Balón tiro.
Una fría mañana de enero,
como todas las de nuestra vida escolar, subíamos las escaleras que llevaban al
corredor donde estaban nuestras aulas. Las clases podían ser divertidas o
aburridas dependiendo de la materia o del día, incluso del maestro que la impartiera.
A media mañana, en timbre
de sonido estridente que anunciaba el recreo sonaba por toda la escuela y un
batallón de niñas vestidas con babi blanco saltábamos de nuestros asientos camino de la calle,
porque entonces jugábamos en medio de la calle. Nos comíamos el bocadillo en
dos bocados mientras nos apelotonábamos delante de las dos niñas que mejor
sabían jugar a balón tiro: Loli y Mari, ellas elegían una a una las que
jugarían en su equipo, por ello eran las mejores, las que lanzaban el balón con
más fuerza, sin miedo a hacerse daño. Pronto los grupos estaban formados para
iniciar el juego. Si las líneas aún estaban dibujadas bien y si no, pronto las
dibujábamos.
La capitana delante y detrás
el resto de niñas y en la parte contraria las chiquillas que de antemano le
daban sus tres vidas a la capitana y se pasaban al otro lado para recoger la
pelota y lanzarla a manos de la capitana.
El juego era ágil y algo
agresivo, si se tiraba a una se hacía a matar, nada de
contemplaciones, a veces se nos olvidaba que jugábamos en mitad de la calle y
teníamos que parar porque pasaba un coche, otras, la pelota salía disparada por
las escaleras de piedra y llegaba hasta la carretera, bajábamos todas corriendo
detrás , como si así aunáramos fuerzas para recuperarla.
El timbre sonaba de nuevo
y nosotras, con el babi manchado de barro contábamos las vidas de cada grupo
para saber quién había ganado.
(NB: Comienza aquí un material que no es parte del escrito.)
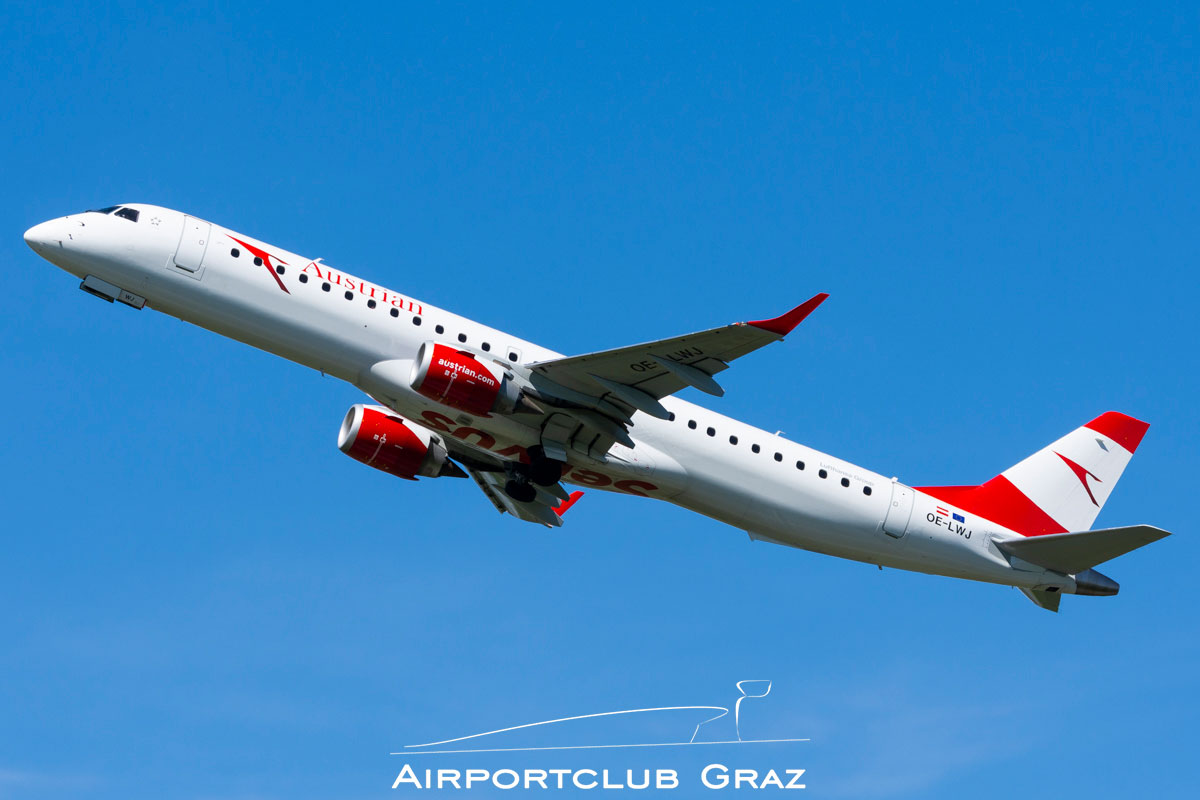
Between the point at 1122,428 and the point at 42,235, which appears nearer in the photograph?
the point at 42,235

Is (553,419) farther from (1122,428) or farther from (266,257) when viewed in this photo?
(1122,428)

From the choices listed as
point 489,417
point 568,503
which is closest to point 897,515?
point 568,503

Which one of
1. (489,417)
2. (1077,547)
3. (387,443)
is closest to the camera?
(489,417)

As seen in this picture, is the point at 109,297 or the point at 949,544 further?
the point at 949,544

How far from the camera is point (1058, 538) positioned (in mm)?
40281

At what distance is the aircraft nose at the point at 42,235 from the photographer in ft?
116

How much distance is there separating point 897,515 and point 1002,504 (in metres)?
4.67

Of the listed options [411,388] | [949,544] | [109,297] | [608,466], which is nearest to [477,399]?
[411,388]

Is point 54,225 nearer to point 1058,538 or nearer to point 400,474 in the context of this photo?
point 400,474

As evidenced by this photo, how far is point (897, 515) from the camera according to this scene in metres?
40.5

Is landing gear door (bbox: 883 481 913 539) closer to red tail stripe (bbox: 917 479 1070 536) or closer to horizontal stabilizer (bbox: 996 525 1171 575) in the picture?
red tail stripe (bbox: 917 479 1070 536)

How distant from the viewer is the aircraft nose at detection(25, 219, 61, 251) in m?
35.3

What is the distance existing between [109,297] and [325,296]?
5621 mm

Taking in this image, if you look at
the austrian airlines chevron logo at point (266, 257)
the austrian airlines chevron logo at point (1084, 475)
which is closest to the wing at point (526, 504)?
the austrian airlines chevron logo at point (266, 257)
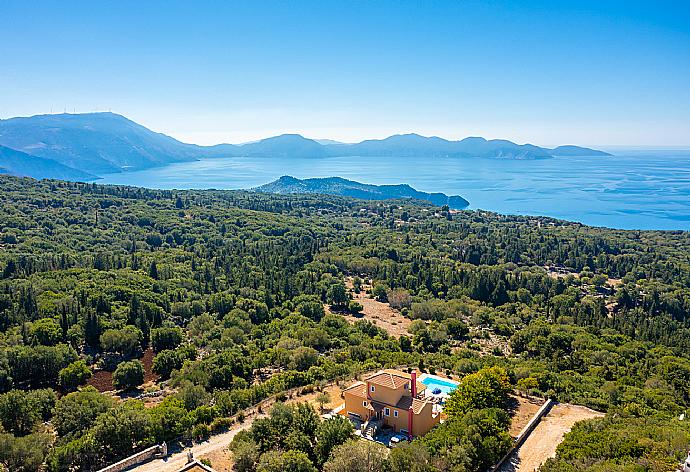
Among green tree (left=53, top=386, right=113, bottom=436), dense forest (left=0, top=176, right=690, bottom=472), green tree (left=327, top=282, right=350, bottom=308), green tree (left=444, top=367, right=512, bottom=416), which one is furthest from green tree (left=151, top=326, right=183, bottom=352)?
green tree (left=444, top=367, right=512, bottom=416)

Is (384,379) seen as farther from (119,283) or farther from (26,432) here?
(119,283)

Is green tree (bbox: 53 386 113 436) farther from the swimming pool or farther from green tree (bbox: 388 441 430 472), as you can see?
the swimming pool

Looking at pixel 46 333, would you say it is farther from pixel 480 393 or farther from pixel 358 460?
pixel 480 393

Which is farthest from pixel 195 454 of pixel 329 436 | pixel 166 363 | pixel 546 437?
pixel 166 363

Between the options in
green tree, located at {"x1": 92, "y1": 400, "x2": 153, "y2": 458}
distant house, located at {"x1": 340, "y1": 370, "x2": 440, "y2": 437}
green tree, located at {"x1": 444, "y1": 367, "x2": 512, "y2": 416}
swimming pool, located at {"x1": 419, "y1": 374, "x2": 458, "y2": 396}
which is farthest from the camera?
swimming pool, located at {"x1": 419, "y1": 374, "x2": 458, "y2": 396}

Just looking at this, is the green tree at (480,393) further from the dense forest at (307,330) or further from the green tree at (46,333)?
the green tree at (46,333)

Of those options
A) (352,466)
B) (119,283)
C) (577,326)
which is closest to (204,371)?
(352,466)
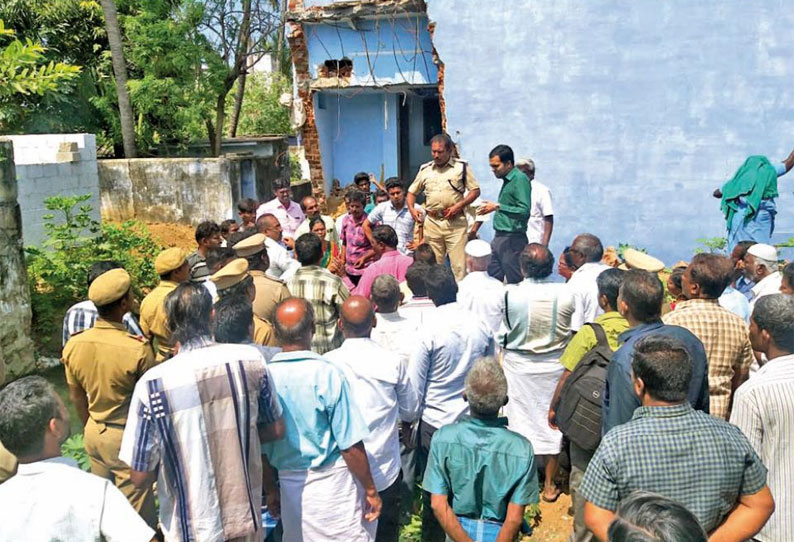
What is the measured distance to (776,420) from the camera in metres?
2.94

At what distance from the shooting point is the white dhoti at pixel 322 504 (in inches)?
129

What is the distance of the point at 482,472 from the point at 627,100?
7892 millimetres

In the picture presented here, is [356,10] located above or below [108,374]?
above

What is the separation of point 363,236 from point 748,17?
6.07 metres

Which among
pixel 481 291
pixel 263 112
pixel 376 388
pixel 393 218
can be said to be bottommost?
pixel 376 388

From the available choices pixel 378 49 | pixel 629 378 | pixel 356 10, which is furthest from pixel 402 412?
→ pixel 378 49

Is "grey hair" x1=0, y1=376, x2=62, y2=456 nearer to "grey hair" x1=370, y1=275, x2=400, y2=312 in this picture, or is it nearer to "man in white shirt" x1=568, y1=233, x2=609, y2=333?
"grey hair" x1=370, y1=275, x2=400, y2=312

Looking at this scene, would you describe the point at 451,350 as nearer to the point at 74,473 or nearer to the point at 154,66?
the point at 74,473

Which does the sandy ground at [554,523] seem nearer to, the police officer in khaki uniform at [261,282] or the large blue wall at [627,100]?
the police officer in khaki uniform at [261,282]

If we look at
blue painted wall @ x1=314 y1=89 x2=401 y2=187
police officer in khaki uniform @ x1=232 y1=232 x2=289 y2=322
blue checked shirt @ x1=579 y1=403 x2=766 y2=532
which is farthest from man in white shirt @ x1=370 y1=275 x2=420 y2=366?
blue painted wall @ x1=314 y1=89 x2=401 y2=187

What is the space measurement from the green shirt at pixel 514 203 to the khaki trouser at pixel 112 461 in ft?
14.3

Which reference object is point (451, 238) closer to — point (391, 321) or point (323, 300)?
point (323, 300)

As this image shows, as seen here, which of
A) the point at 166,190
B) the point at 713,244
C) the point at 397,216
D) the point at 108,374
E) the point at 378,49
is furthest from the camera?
the point at 166,190

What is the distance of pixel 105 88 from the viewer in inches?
615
Volvíamos al aula alteradas por el juego,
sudando y con la cara enrojecida, contentas a veces por ganar y tristes cuando
perdíamos, pero la tristeza duraba poco y ya pensábamos en el partido del día
siguiente. El juego se sucedía un día tras otro durante todos los recreos de
nuestra vida. Éramos ya adolescentes y seguíamos jugando a balón tiro, hasta
que un día se marchó una niña, otro día otra y así poco a poco la calle dejó
paso a los coches y las niñas se olvidaron de jugar.